▶ **WHAT YOU WILL DO**: Could you please reproduce all the records below exactly, leaving out the images?

▶ **SOURCE RECORDS**:
☆ ☆ ☆ ☆

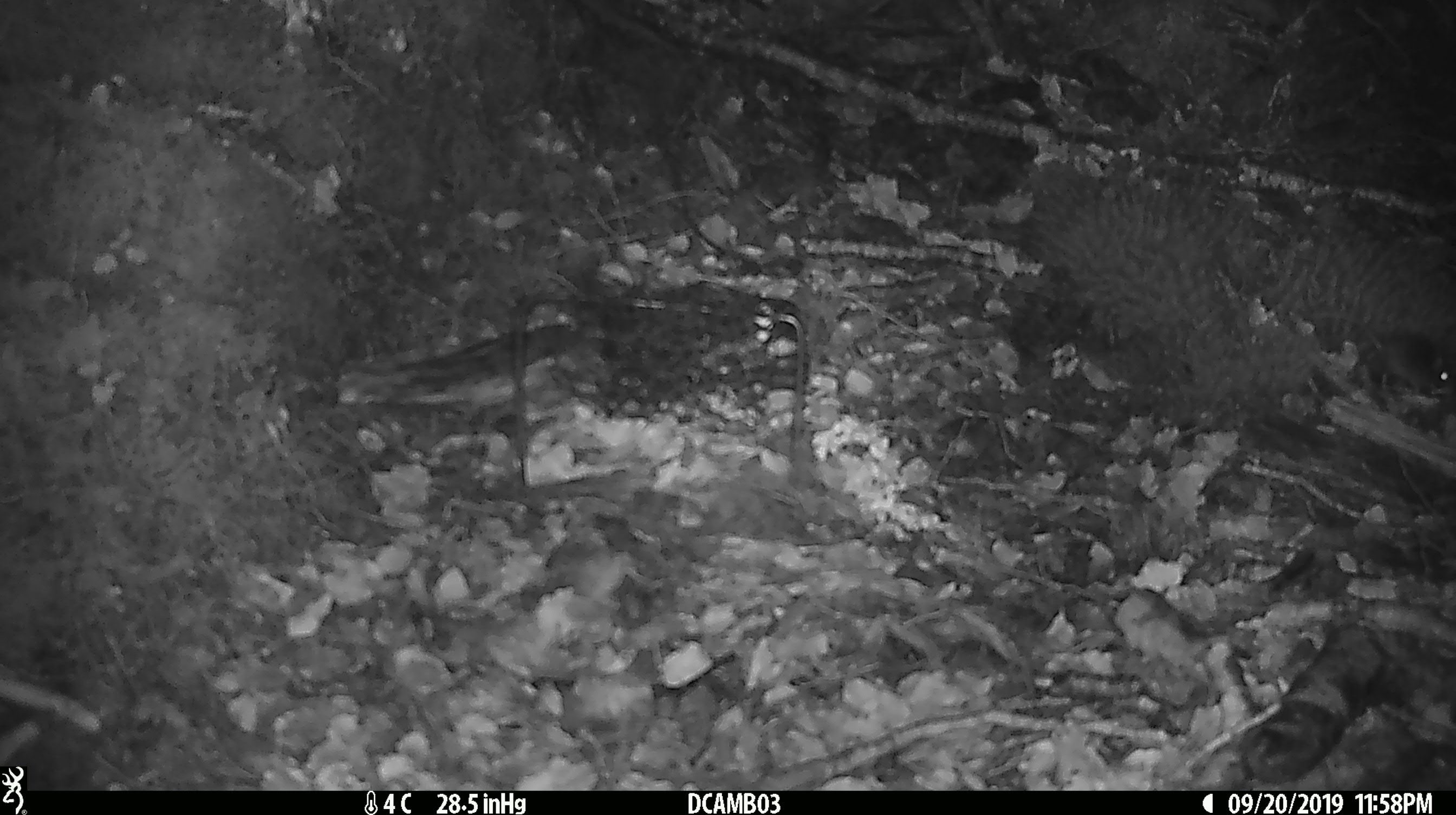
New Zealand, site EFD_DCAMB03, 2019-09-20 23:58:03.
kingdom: Animalia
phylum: Chordata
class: Mammalia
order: Rodentia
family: Muridae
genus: Mus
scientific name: Mus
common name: mouse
Mouse (Mus).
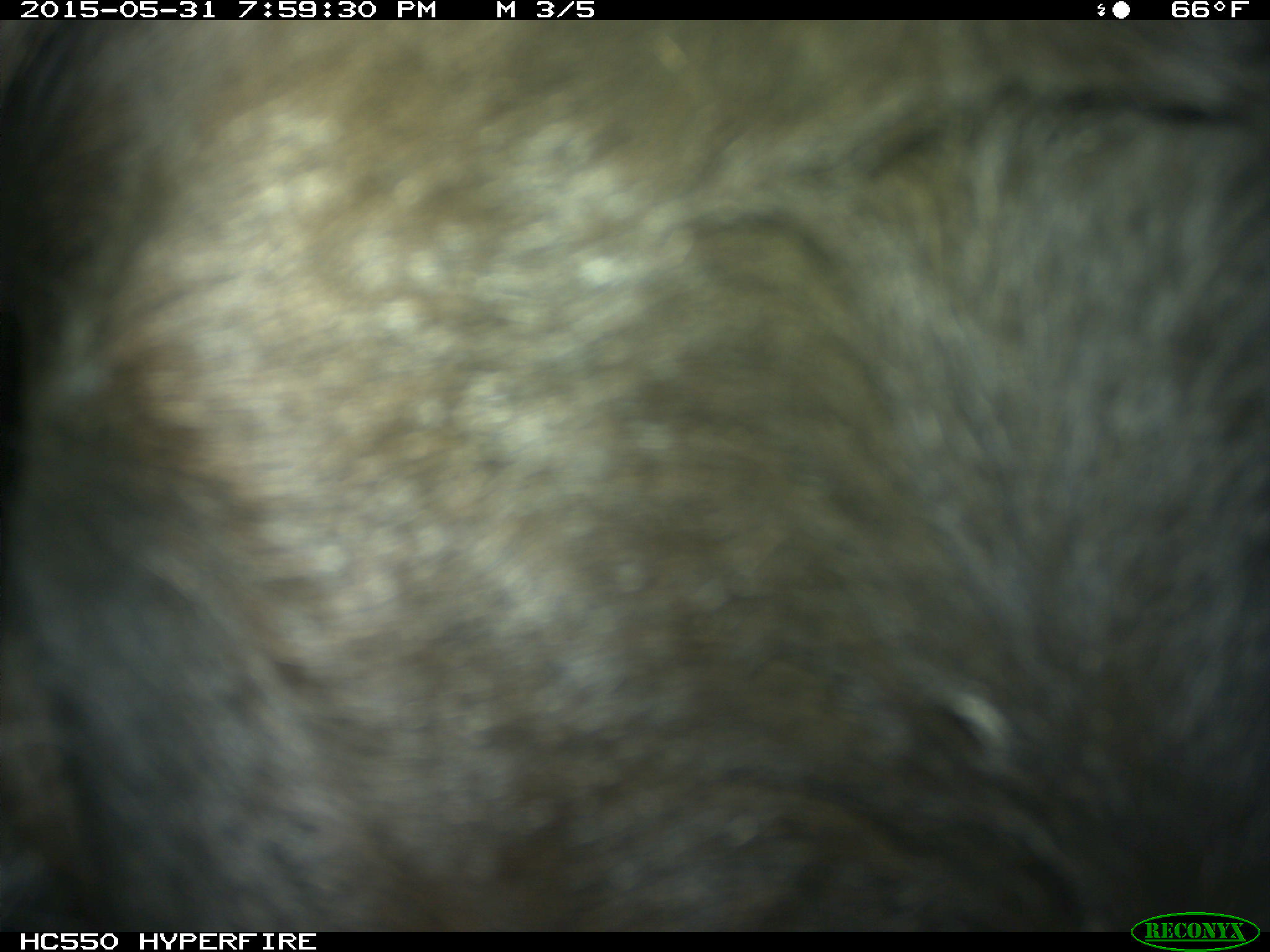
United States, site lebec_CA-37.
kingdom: Animalia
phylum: Chordata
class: Mammalia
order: Artiodactyla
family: Bovidae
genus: Bos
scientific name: Bos taurus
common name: domestic cow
Bos taurus (domestic cow).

☆ ☆ ☆ ☆

▶ **RESPONSE TO THIS TASK**:
New Zealand, site EFD_DCAMB03, 2019-09-20 23:58:03.
kingdom: Animalia
phylum: Chordata
class: Mammalia
order: Rodentia
family: Muridae
genus: Mus
scientific name: Mus
common name: mouse
Mouse (Mus).
United States, site lebec_CA-37.
kingdom: Animalia
phylum: Chordata
class: Mammalia
order: Artiodactyla
family: Bovidae
genus: Bos
scientific name: Bos taurus
common name: domestic cow
Bos taurus (domestic cow).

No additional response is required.